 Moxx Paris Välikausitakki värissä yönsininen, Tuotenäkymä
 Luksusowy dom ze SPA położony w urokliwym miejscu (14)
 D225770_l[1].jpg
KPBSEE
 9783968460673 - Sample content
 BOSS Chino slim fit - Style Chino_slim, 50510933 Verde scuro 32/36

==

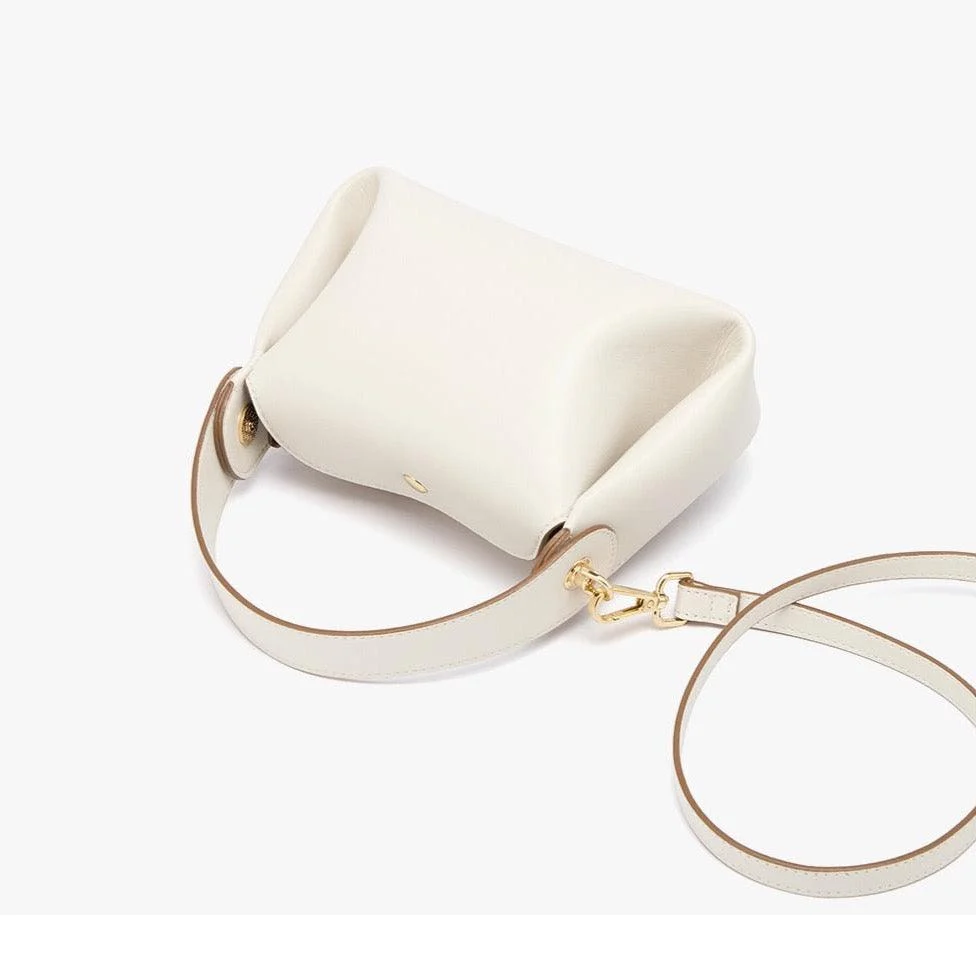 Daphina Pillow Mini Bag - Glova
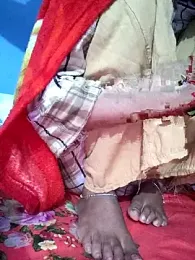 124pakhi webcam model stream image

# [PROBLEM DESCRIPTION]
Echo the listing word for word, starting with the line that contains "Moxx Paris Välikausitakki" and going on through the line that contains "BOSS Chino slim", with both of those lines included.

# [RESPONSE BELOW]
 Moxx Paris Välikausitakki värissä yönsininen, Tuotenäkymä
 Luksusowy dom ze SPA położony w urokliwym miejscu (14)
 D225770_l[1].jpg
KPBSEE
 9783968460673 - Sample content
 BOSS Chino slim fit - Style Chino_slim, 50510933 Verde scuro 32/36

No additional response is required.